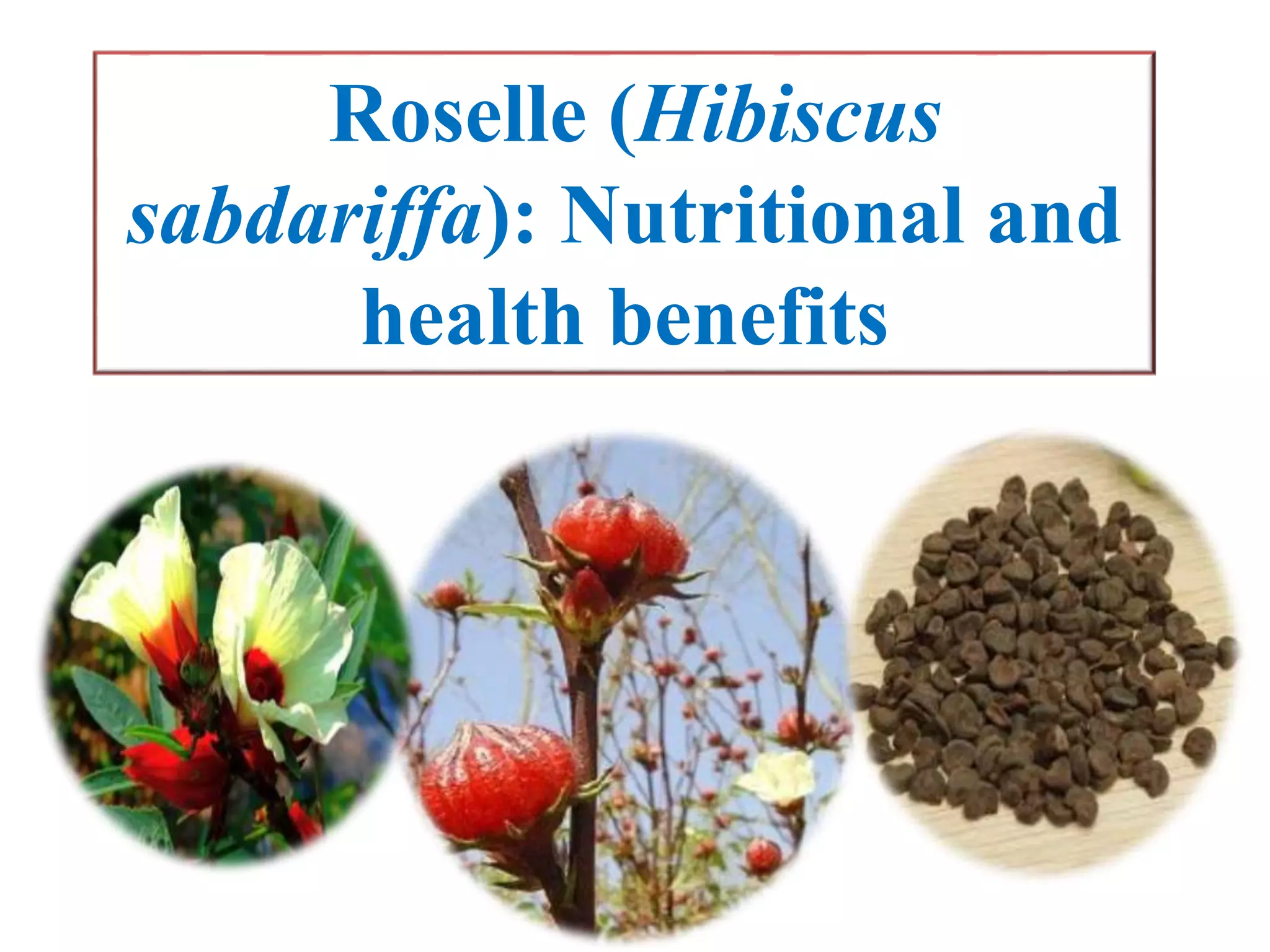 Roselle (Hibiscus sabdariffa): Nutritional and health benefits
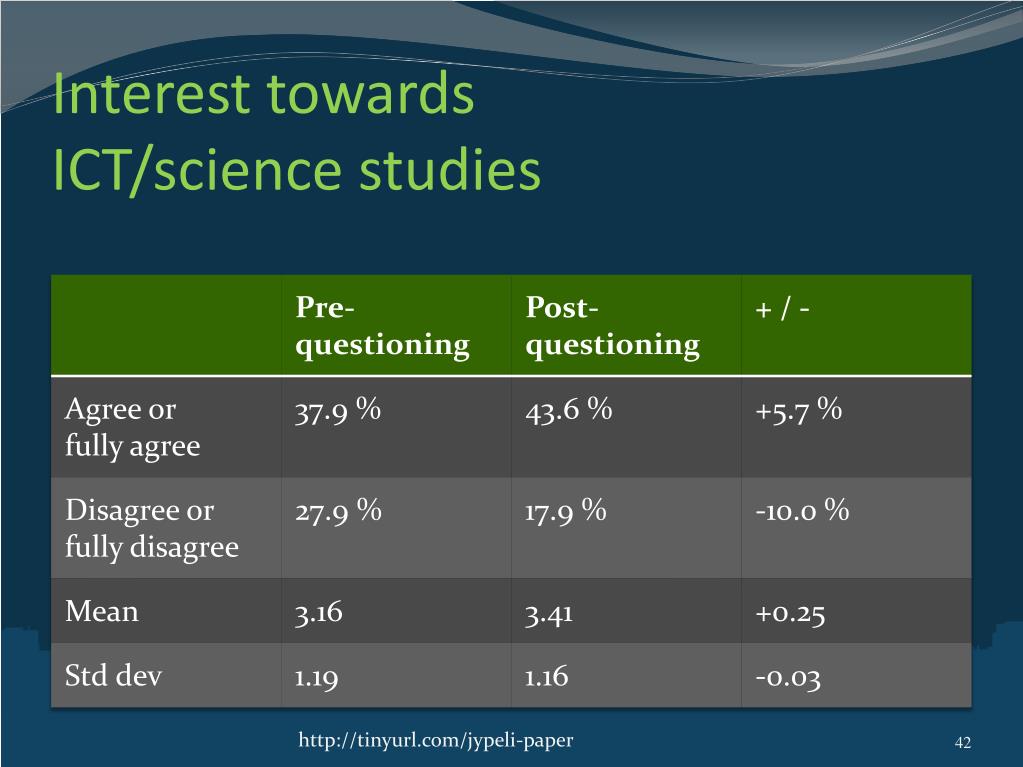 Interest towards ICT/science studies

| | Pre-questioning | Post-questioning | + / - |
|---|---|---|---|
| Agree or fully agree | 37.9 % | 43.6 % | +5.7 % |
| Disagree or fully disagree | 27.9 % | 17.9 % | -10.0 % |
| Mean | 3.16 | 3.41 | +0.25 |
| Std dev | 1.19 | 1.16 | -0.03 |

http://tinyurl.com/jypeli-paper

42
──────────────────────────────
* **ACTION ITEM**:
If a line in the data above holds the string "fully", copy it.

* **ANSWER SECTION**:
| Agree or fully agree | 37.9 % | 43.6 % | +5.7 % |
| Disagree or fully disagree | 27.9 % | 17.9 % | -10.0 % |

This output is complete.